*Activity list*
**1.** In the news item about Apple's Mac Pro, where does the Journal say the new $6,000 Mac Pro will be assembled?
**2.** Transcribe the part of the Mac Pro news item starting at "Apple has been assembling" and ending at "new leader: Microsoft.".

A newspaper is reporting that Apple will manufacture its new Mac Pro computer in China, shifting away from a U.S. assembly line it had been using for that product in recent years. The news comes as Apple stock is to be dropped from stock index.
The Wall Street Journal reported the plan Friday, citing unidentified people familiar with the move. Apple issued a statement saying the new Mac Pro will be designed and engineered in California, but wouldn’t say where it will be assembled.
Apple has been assembling Mac Pros in Austin, Texas, since 2013 as part of a $100 million commitment that CEO Tim Cook trumpeted in a national television interview. The Journal says the new $6,000 Mac Pro will be assembled in a factory near Shanghai.
The company already makes the iPhone and most other devices in China.
The stock news
In other news, Apple has been the most valuable stock in the world since 2012. But when FTSE Russell officially rebalances its key market indexes after the market close on Friday, there will be a new leader: Microsoft.

*Information given*
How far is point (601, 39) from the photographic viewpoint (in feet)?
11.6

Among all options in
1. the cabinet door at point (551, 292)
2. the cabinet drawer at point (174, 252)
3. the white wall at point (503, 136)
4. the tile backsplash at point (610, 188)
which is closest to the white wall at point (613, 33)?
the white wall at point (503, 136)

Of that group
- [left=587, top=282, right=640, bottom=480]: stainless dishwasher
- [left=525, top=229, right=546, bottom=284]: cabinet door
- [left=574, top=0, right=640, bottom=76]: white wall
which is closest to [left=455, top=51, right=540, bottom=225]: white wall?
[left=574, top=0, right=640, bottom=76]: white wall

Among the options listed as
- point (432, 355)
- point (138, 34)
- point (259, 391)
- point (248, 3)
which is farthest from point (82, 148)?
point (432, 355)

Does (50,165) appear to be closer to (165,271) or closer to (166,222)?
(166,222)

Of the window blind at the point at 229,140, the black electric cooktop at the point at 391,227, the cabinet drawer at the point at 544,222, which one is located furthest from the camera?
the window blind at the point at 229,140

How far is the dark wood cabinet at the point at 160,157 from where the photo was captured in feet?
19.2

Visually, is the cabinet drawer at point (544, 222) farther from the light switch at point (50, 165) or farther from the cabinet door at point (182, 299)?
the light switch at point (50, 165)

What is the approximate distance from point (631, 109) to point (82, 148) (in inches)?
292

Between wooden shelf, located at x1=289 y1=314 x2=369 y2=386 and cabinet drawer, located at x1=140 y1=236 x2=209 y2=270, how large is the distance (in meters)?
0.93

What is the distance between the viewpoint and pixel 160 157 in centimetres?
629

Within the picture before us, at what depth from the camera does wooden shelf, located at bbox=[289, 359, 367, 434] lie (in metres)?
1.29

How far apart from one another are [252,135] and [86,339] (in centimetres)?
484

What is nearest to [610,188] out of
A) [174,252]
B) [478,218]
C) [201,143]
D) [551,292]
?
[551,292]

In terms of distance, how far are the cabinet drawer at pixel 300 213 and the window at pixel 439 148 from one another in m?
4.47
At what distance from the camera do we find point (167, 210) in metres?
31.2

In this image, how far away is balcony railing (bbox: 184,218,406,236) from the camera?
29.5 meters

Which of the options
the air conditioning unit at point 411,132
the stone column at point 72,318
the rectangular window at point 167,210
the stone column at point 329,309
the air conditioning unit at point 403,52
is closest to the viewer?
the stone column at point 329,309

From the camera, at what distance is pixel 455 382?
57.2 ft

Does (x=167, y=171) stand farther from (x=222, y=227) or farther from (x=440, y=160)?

---

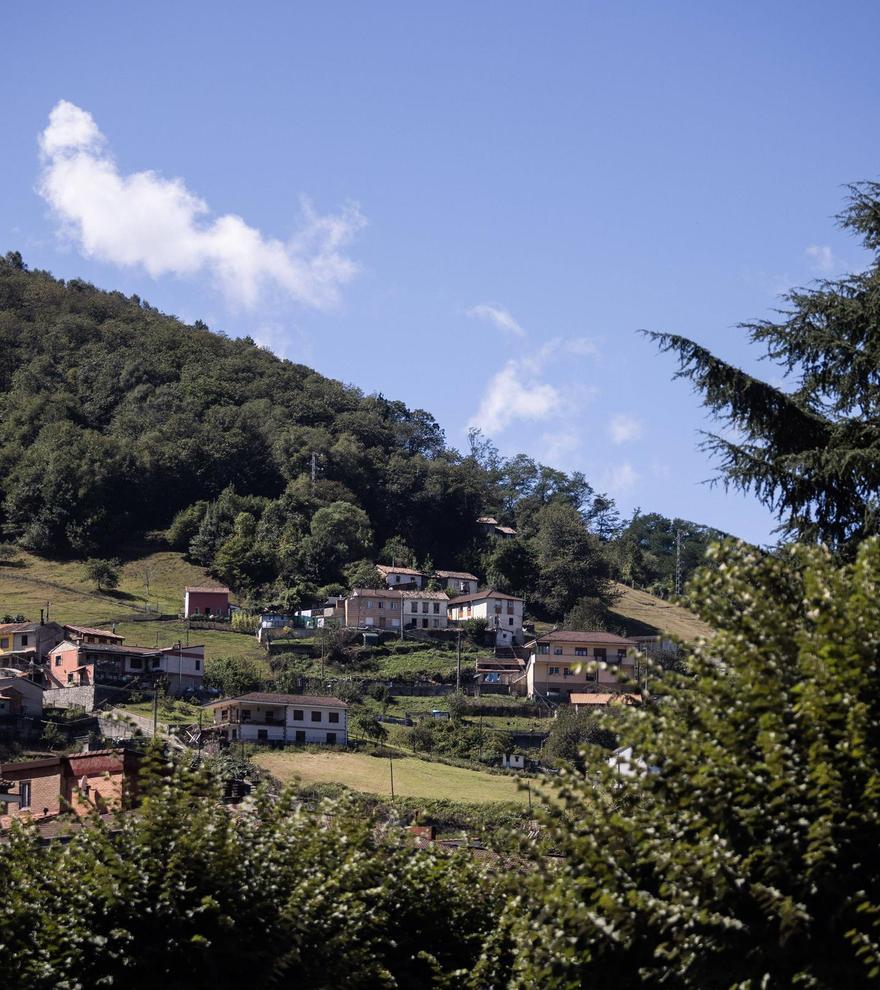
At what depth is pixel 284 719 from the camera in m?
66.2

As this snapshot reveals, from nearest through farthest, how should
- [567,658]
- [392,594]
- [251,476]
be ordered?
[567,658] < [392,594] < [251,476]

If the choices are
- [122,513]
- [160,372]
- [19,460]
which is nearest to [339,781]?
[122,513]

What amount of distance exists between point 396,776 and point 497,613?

*Task-by-task answers*
**1.** In a factory near Shanghai.

**2.**
Apple has been assembling Mac Pros in Austin, Texas, since 2013 as part of a $100 million commitment that CEO Tim Cook trumpeted in a national television interview. The Journal says the new $6,000 Mac Pro will be assembled in a factory near Shanghai.
The company already makes the iPhone and most other devices in China.
The stock news
In other news, Apple has been the most valuable stock in the world since 2012. But when FTSE Russell officially rebalances its key market indexes after the market close on Friday, there will be a new leader: Microsoft.